CASB provides enhanced visibility and control of cloud applications. It also supports advanced threat detection and data protection features that help protect your organization from cyberattacks.
CASBs support a range of industry use cases, including securing patient data in healthcare, protecting financial information in the banking sector, and safeguarding student data in education. This article will explore the practical applications of CASB to address these critical needs.
Enhanced Visibility
As cloud usage increases, IT teams need visibility into all sanctioned and unsanctioned applications. Unsanctioned applications, also known as shadow IT, can threaten data security because they are often not covered by the enterprise’s compliance, governance, and risk policies. CASBs give enterprises the visibility into all cloud applications they need to ensure they have the best chance of catching a data breach in its early stages.
CASB explained that sensitive content can be moved to and from cloud applications, even if encrypted. This visibility lets you quickly identify a threat and apply the correct mitigation policy.
Visibility is a powerful tool, but it can be difficult for IT teams to maintain, especially as the pace of cloud migration accelerates and new applications are introduced. This is where purpose-built tools, like CASBs, help you achieve better visibility and understand what is happening in your hybrid cloud. This is the foundation for enabling traceability and observability, which are key to helping you respond to threats more effectively.
Advanced Threat Detection
The rapid expansion of cloud services makes it difficult for organizations to know the full scope of their applications and who is using them. A CASB solution uses discovery and auto-classification to identify and analyze the use of all the cloud applications in an environment and the users accessing them. This helps safeguard data, intellectual property, and users from internal threats like shadow IT and unauthorized access to cloud-based tools by threat actors.
Visibility into cloud application usage allows security teams to determine the risk level of each of them and enforce security policies based on that risk assessment. With advanced security technologies such as encryption, CASBs also protect data at rest or in motion.
With remote work and BYOD becoming the norm, CASB solutions provide significant visibility into cloud-based business resources. This helps organizations prevent the loss of sensitive information and intellectual property theft that often happens when employees accidentally overshare files or lose their company-issued devices. A CASB can help protect against these types of breaches by detecting suspicious activity and alerting administrators when a problem arises.
Comprehensive User Activity Monitoring and Reporting
With threat attacks evolving, enterprises need greater visibility into how their cloud resources are used. A CASB delivers this insight by detecting unauthorized connections, suspicious activity such as uploaded malware, or security vulnerabilities caused by misconfigured cloud applications.
By combining data discovery with advanced DLP, CASBs ensure that sensitive information is not being lost in the cloud or transmitted to an unsecured destination. This is a significant improvement over on-premises DLP solutions that only focus on protecting data at rest and cannot detect and protect information in motion.
A CASB can discover and control shadow IT services used without the knowledge or approval of the team and help prevent the loss of intellectual property such as engineering designs, trade secrets, and customer sales records. It can also identify accounts hijacked by attackers to distribute phishing emails and spam and reclaim these compromised accounts to thwart attacks. CASBs also automatically analyze and classify cloud applications, enabling IT teams to assess risk and take appropriate action, such as blocking or educating users. They can also adjust permissions at a granular level to balance collaboration with safety.

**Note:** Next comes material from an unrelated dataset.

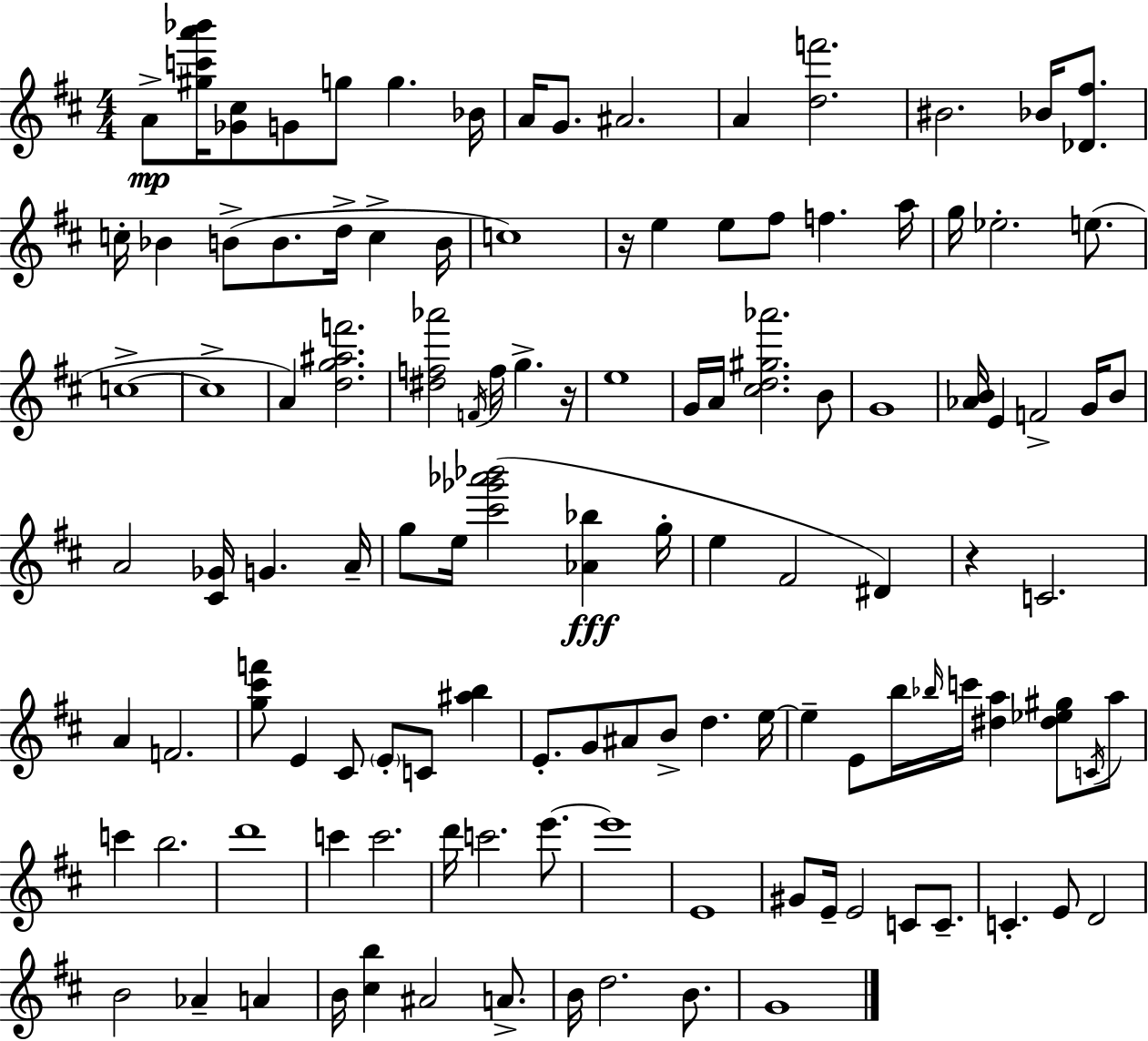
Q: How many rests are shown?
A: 3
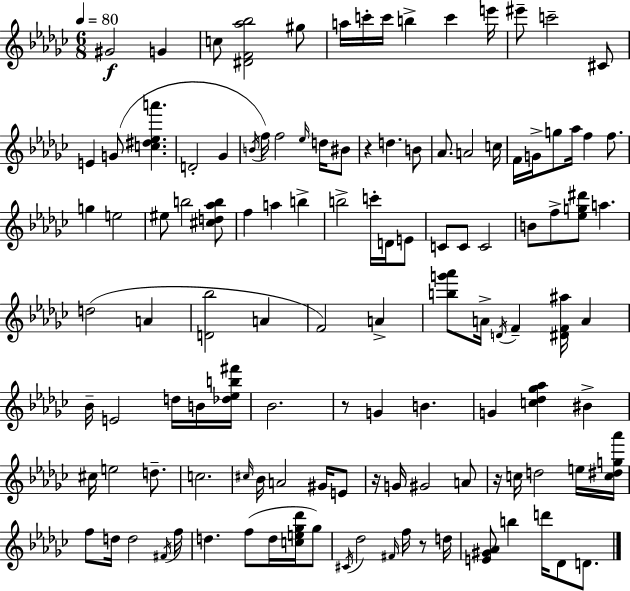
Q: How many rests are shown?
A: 5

Automated Threat Detection
The proliferation of cloud applications and bring-your-own-device policies makes it harder to safeguard enterprise data. A CASB can help with this challenge by giving security teams an empowering view of data in use, in motion, and at rest inside the organization’s multi-cloud environment.

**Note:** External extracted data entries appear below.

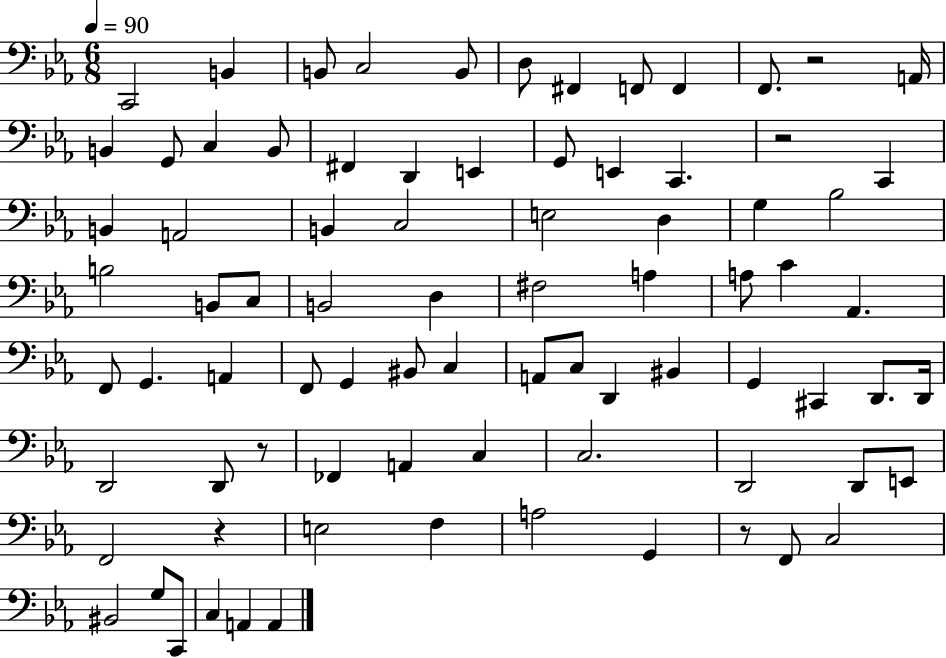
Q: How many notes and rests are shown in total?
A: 82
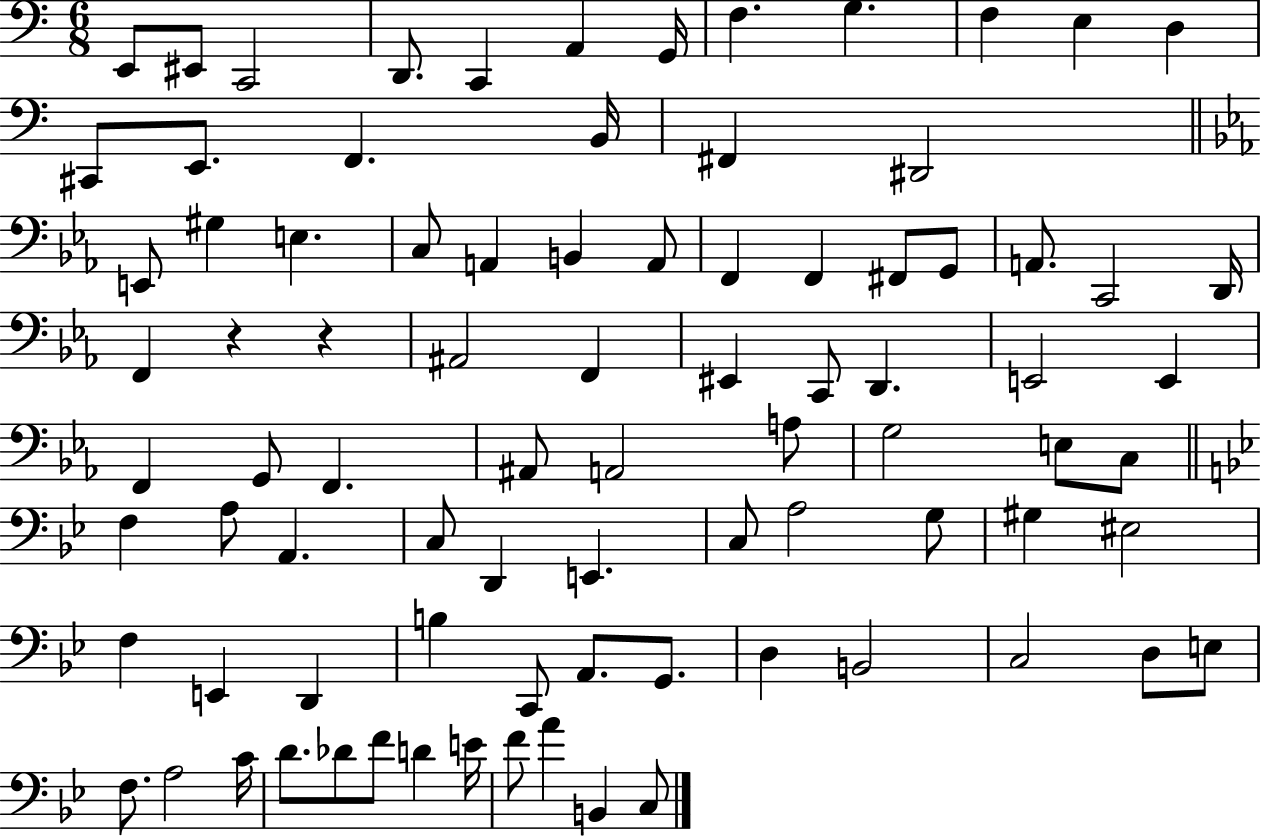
E2/e EIS2/e C2/h D2/e. C2/q A2/q G2/s F3/q. G3/q. F3/q E3/q D3/q C#2/e E2/e. F2/q. B2/s F#2/q D#2/h E2/e G#3/q E3/q. C3/e A2/q B2/q A2/e F2/q F2/q F#2/e G2/e A2/e. C2/h D2/s F2/q R/q R/q A#2/h F2/q EIS2/q C2/e D2/q. E2/h E2/q F2/q G2/e F2/q. A#2/e A2/h A3/e G3/h E3/e C3/e F3/q A3/e A2/q. C3/e D2/q E2/q. C3/e A3/h G3/e G#3/q EIS3/h F3/q E2/q D2/q B3/q C2/e A2/e. G2/e. D3/q B2/h C3/h D3/e E3/e F3/e. A3/h C4/s D4/e. Db4/e F4/e D4/q E4/s F4/e A4/q B2/q C3/e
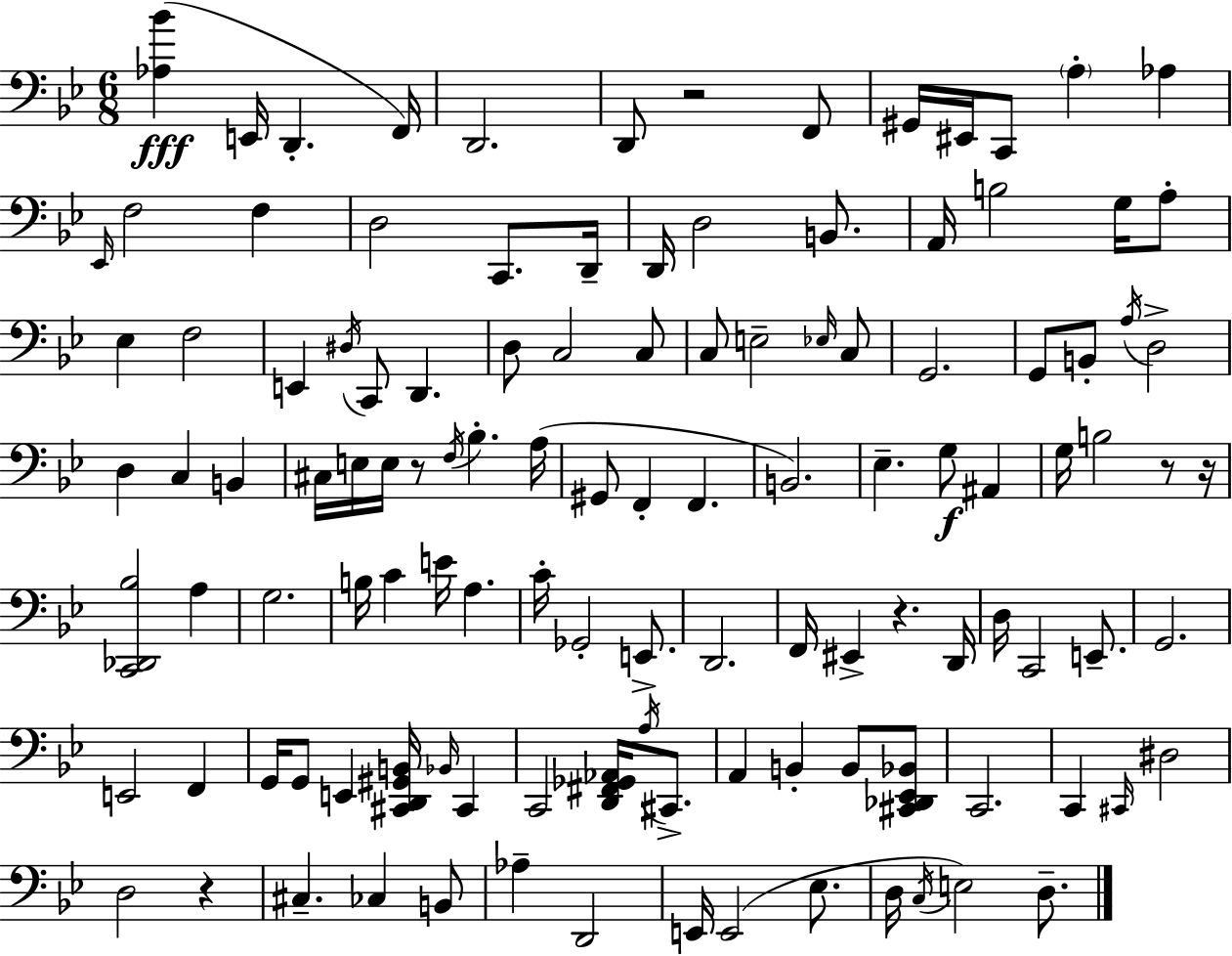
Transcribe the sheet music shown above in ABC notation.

X:1
T:Untitled
M:6/8
L:1/4
K:Bb
[_A,_B] E,,/4 D,, F,,/4 D,,2 D,,/2 z2 F,,/2 ^G,,/4 ^E,,/4 C,,/2 A, _A, _E,,/4 F,2 F, D,2 C,,/2 D,,/4 D,,/4 D,2 B,,/2 A,,/4 B,2 G,/4 A,/2 _E, F,2 E,, ^D,/4 C,,/2 D,, D,/2 C,2 C,/2 C,/2 E,2 _E,/4 C,/2 G,,2 G,,/2 B,,/2 A,/4 D,2 D, C, B,, ^C,/4 E,/4 E,/4 z/2 F,/4 _B, A,/4 ^G,,/2 F,, F,, B,,2 _E, G,/2 ^A,, G,/4 B,2 z/2 z/4 [C,,_D,,_B,]2 A, G,2 B,/4 C E/4 A, C/4 _G,,2 E,,/2 D,,2 F,,/4 ^E,, z D,,/4 D,/4 C,,2 E,,/2 G,,2 E,,2 F,, G,,/4 G,,/2 E,, [^C,,D,,^G,,B,,]/4 _B,,/4 ^C,, C,,2 [D,,^F,,_G,,_A,,]/4 A,/4 ^C,,/2 A,, B,, B,,/2 [^C,,_D,,_E,,_B,,]/2 C,,2 C,, ^C,,/4 ^D,2 D,2 z ^C, _C, B,,/2 _A, D,,2 E,,/4 E,,2 _E,/2 D,/4 C,/4 E,2 D,/2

CASBs can automatically discover the cloud services an organization uses and use a classification method to determine the risk value of each application. This allows security teams to implement automated threat detection and remediation actions such as device profiling, access control, data encryption alerting, tokenization, malware prevention, and more.
A CASB can detect suspicious activity, such as employees sharing sensitive files through unsanctioned apps or moving data between clouds. Combined with a data loss prevention solution, this can automatically stop threats before they cause damage, even if the attacker is clever enough to avoid triggering a detection. In addition, a CASB can leverage machine learning to detect and respond to ransomware and other threats that are becoming increasingly sophisticated. These capabilities are critical for strengthening an organization’s defenses against the most serious threats.
Data Loss Prevention
Organizations have sensitive data residing in various cloud apps, whether sanctioned or not. This includes file-sharing services, corporate collaboration tools, and video conferencing solutions. Inadequate protections, user mistakes, and malicious activity can all lead to the loss of critical information to attackers.
To combat this, CASBs provide data loss prevention capabilities. These tools discover and protect sensitive files at rest in sanctioned clouds and en route to or from them. They enable organizations to detect risky files, apply enterprise policies based on categories such as criticality and confidentiality (e.g., Social Security Numbers or credit card numbers), and encrypt sensitive files to prevent unauthorized exfiltration.
In addition, CASBs also identify and help remediate SaaS misconfigurations that expose applications to attack. Combined with advanced threat detection, these tools allow organizations to safeguard their information in the cloud effectively.